### Selected extract
********************
3 Jul

Dark Data: How to Think About Collecting Data More Sustainably

Viral Patel

To say organisations are increasingly focusing on data would be an understatement. More and more businesses are realising the value of a data-driven approach, investing in data leadership and formulating data competence at all levels of the organisation. 

The latest figures from the International Data Corporation (IDC) illustrate this more clearly. It predicts the total amount of digital data created by 2025 will rise to 175 zettabytes – 175 trillion gigabytes - with each of the world’s 7.3 billion people producing 1.7MB every minute. This, unsurprisingly, leads to a surge in data-centre workloads and further demands for modern data platforms on the cloud. 

With organisations growing their data portfolio in all facets of the business, what does this mean from a sustainability perspective? How can the tech industry enable this continued proliferation of data in a green and clean way? How can you be both a data-driven organisation and a sustainable one? 

An Explosion of Data

We have reached an age where organisations beyond the traditional, such as banks and telecoms firms, want to use data to drive business value and devise strategies. And the more that quality data is used, the more quality data will be produced.
********************
### Dataset records
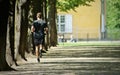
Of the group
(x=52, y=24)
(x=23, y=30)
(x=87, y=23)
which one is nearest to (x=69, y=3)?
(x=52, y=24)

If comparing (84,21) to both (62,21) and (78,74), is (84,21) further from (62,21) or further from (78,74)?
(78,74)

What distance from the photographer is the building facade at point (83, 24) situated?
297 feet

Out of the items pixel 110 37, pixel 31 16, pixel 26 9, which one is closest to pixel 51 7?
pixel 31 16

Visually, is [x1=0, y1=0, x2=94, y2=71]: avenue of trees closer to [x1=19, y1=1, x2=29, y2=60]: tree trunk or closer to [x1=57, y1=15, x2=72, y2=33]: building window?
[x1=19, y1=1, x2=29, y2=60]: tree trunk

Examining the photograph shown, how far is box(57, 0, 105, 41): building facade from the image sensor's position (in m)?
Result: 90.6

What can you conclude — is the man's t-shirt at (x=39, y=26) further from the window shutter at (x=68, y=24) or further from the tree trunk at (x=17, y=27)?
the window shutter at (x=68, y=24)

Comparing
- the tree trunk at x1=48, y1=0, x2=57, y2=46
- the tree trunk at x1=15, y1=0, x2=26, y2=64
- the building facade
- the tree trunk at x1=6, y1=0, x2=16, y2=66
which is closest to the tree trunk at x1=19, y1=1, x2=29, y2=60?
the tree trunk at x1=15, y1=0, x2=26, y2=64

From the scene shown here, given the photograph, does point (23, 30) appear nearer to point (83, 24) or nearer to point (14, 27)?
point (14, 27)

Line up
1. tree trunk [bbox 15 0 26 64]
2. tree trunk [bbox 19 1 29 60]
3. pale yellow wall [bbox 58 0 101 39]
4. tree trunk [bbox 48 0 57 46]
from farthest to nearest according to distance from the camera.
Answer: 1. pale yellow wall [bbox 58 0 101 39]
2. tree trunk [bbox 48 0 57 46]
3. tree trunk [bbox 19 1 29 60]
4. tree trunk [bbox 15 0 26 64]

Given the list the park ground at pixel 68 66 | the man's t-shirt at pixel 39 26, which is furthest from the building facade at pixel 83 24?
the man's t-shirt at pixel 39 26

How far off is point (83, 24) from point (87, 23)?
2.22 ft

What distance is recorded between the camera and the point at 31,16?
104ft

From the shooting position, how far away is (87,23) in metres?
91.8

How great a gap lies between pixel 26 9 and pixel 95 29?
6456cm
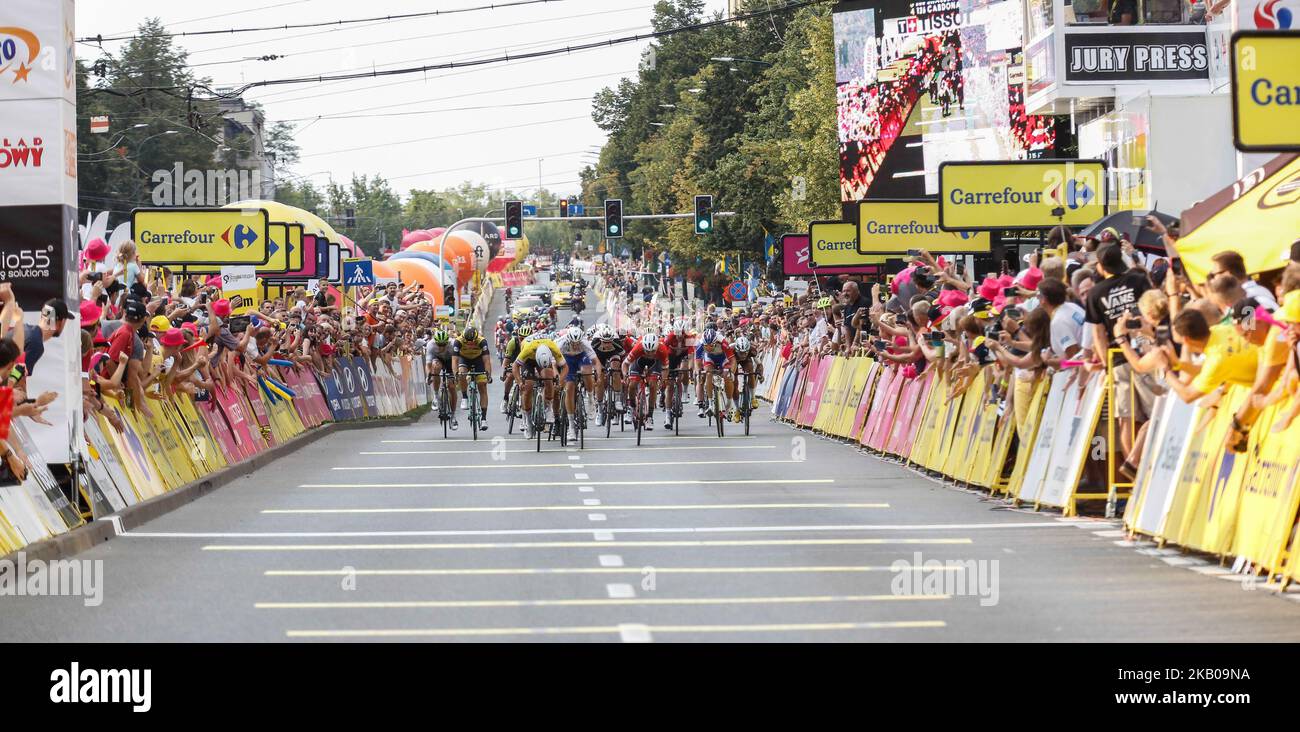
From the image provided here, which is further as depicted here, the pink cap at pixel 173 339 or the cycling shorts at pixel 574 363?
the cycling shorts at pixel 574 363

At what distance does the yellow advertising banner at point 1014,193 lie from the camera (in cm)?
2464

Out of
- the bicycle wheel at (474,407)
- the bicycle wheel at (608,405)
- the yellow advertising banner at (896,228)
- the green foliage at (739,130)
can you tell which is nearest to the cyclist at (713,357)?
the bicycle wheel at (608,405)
********************
### Questions
A – Copy out every question that the article on collecting data sustainably asks.
B – According to the article on collecting data sustainably, how much digital data does the International Data Corporation predict will have been created in total by 2025?
The records play no part in this work.

### Written responses
A –
With organisations growing their data portfolio in all facets of the business, what does this mean from a sustainability perspective?
How can the tech industry enable this continued proliferation of data in a green and clean way?
How can you be both a data-driven organisation and a sustainable one?

B – 175 zettabytes, which is 175 trillion gigabytes.